* _Texto de leitura_:
┌──
A decisão judicial de exigir a mediação sindical se apoiava ainda em outro entendimento, nascido também nos tribunais, sem respaldo em lei, do inciso I ao artigo 7º da Constituição Federal. O dispositivo elenca, entre os direitos dos trabalhadores, a proteção do empregado contra “despedida arbitrária ou sem justa causa”, prevendo a necessidade de uma lei complementar para concretizar como isso seria feito, mas essa norma nunca foi criada.
À luz do artigo 7º., o professor Nelson Mannrich, titular de Direito do Trabalho na USP, explica que, como a reforma trabalhista é uma lei ordinária, caso houvesse uma lei complementar prevendo a necessidade de negociação prévia com o sindicato em casos de demissões coletivas, a juíza de São Bernardo do Campo estaria correta, mas não é a realidade.
└──
* _Listagem extraída_:
┌──
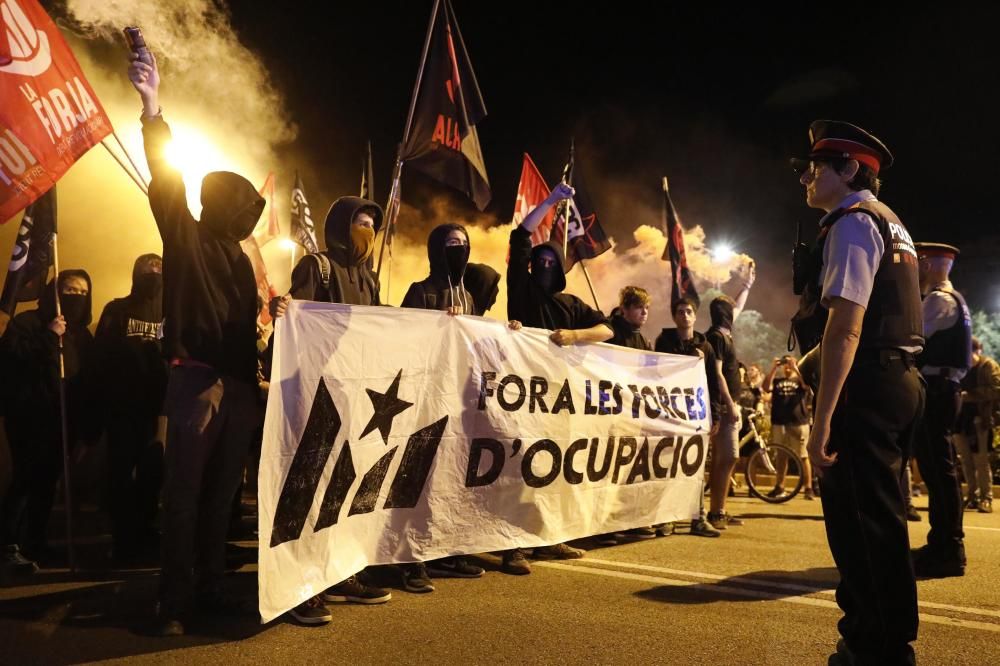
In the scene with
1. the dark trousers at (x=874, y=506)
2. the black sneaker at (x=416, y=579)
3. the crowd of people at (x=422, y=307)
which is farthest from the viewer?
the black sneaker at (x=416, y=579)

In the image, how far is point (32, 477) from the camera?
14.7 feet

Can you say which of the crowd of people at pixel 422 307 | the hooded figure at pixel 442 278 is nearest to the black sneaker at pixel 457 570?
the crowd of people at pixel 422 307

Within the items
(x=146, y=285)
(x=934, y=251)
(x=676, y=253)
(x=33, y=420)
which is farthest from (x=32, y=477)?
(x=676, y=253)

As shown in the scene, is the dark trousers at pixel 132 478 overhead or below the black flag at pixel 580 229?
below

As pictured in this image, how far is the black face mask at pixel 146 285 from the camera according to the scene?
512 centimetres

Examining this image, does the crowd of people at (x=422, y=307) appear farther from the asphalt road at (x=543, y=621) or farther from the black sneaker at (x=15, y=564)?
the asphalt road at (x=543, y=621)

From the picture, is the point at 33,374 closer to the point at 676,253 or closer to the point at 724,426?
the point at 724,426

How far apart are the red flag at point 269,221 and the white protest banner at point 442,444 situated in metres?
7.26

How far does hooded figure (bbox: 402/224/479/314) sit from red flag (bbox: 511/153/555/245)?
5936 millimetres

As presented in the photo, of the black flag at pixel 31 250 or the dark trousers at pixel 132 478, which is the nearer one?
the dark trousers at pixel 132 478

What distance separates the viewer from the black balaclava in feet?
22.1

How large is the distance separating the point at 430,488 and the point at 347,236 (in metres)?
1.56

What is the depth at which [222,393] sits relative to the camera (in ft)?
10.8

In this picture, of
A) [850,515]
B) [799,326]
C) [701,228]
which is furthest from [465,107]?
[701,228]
└──
* _Tarefas_:
- A) Transcreva do texto de leitura o trecho que começa em "À luz do artigo" e prossegue até "é a realidade.".
- B) Segundo o texto de leitura, que cargo Nelson Mannrich ocupa na USP?
Recorra exclusivamente ao texto de leitura.

* _Respostas das tarefas_:
- A)
À luz do artigo 7º., o professor Nelson Mannrich, titular de Direito do Trabalho na USP, explica que, como a reforma trabalhista é uma lei ordinária, caso houvesse uma lei complementar prevendo a necessidade de negociação prévia com o sindicato em casos de demissões coletivas, a juíza de São Bernardo do Campo estaria correta, mas não é a realidade.

- B) Professor titular de Direito do Trabalho.